■ **Work item A**
From the passage on business and colonialism in Africa, copy the part starting with "Their individualistic mentality" and going on through "of colonial religion.", swapping "missionaries" for "preachers".
■ **Work item B**
In the passage on business and colonialism in Africa, what kind of culture have most Africans retained?

■ **Reading passage**

======

While it is good and logical to account for such costs in the selling price so as to ensure that the mark-up carries a profit, one must not disappoint consumers and potentially chase them off to other stores by hapharzardly increasing prices.

The world of business, as we know it here in Africa, has been overtaken by capitalistic thinking that has come from Westerners. 

Their individualistic mentality has been entrenched in us through the religious, education and media systems that blacks have been exposed to since the time of slavery and colonisation.

Even though many African nations claim to be free and independent, neo-colonialism persists and is perpetuated by systems that trace back to the days of the missionaries who aided the colonisation of Africa — for example, the Church. 

Whether Catholic, Protestant or Pentecostal, most Africans have retained a Church-going culture. 

Even traditional healers and shamans are now, in some way, diluted by the influence of colonial religion.

======

■ **Stored data**

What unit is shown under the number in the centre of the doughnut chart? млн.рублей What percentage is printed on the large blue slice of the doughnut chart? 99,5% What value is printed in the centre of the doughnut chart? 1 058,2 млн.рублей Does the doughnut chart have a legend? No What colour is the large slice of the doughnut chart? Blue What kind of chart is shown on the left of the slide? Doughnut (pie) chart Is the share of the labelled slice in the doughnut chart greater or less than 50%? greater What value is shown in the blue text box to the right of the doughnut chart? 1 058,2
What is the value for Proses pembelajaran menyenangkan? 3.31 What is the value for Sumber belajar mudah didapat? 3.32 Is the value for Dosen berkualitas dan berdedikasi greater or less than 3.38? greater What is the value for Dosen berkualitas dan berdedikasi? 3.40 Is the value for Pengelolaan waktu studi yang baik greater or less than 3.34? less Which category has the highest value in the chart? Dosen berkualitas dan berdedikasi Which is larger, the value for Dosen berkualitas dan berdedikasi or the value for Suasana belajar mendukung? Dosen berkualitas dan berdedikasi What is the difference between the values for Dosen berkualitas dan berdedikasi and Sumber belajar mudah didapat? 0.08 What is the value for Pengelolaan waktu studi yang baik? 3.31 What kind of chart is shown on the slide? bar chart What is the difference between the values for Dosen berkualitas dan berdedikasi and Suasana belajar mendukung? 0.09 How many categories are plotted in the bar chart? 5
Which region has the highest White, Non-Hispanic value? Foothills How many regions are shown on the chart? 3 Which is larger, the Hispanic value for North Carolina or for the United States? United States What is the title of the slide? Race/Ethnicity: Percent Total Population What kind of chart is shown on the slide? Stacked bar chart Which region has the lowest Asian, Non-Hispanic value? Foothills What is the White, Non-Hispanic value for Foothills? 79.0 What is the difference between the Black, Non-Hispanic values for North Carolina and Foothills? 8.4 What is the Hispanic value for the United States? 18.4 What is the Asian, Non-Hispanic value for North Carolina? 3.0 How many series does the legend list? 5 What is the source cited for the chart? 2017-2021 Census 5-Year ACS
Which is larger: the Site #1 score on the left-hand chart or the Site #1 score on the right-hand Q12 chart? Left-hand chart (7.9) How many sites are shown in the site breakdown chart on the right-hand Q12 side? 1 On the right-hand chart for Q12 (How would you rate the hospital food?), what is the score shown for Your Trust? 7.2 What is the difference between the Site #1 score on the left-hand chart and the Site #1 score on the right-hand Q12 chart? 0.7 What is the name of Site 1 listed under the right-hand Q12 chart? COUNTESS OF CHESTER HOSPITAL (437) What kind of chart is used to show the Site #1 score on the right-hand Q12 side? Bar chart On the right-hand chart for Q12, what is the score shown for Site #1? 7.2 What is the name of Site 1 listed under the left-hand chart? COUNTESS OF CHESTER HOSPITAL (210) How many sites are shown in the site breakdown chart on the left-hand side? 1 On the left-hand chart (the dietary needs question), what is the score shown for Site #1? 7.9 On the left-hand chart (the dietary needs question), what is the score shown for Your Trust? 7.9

======

■ **Result A**
Their individualistic mentality has been entrenched in us through the religious, education and media systems that blacks have been exposed to since the time of slavery and colonisation.

Even though many African nations claim to be free and independent, neo-colonialism persists and is perpetuated by systems that trace back to the days of the preachers who aided the colonisation of Africa — for example, the Church. 

Whether Catholic, Protestant or Pentecostal, most Africans have retained a Church-going culture. 

Even traditional healers and shamans are now, in some way, diluted by the influence of colonial religion.

■ **Result B**
A Church-going culture, whether Catholic, Protestant or Pentecostal.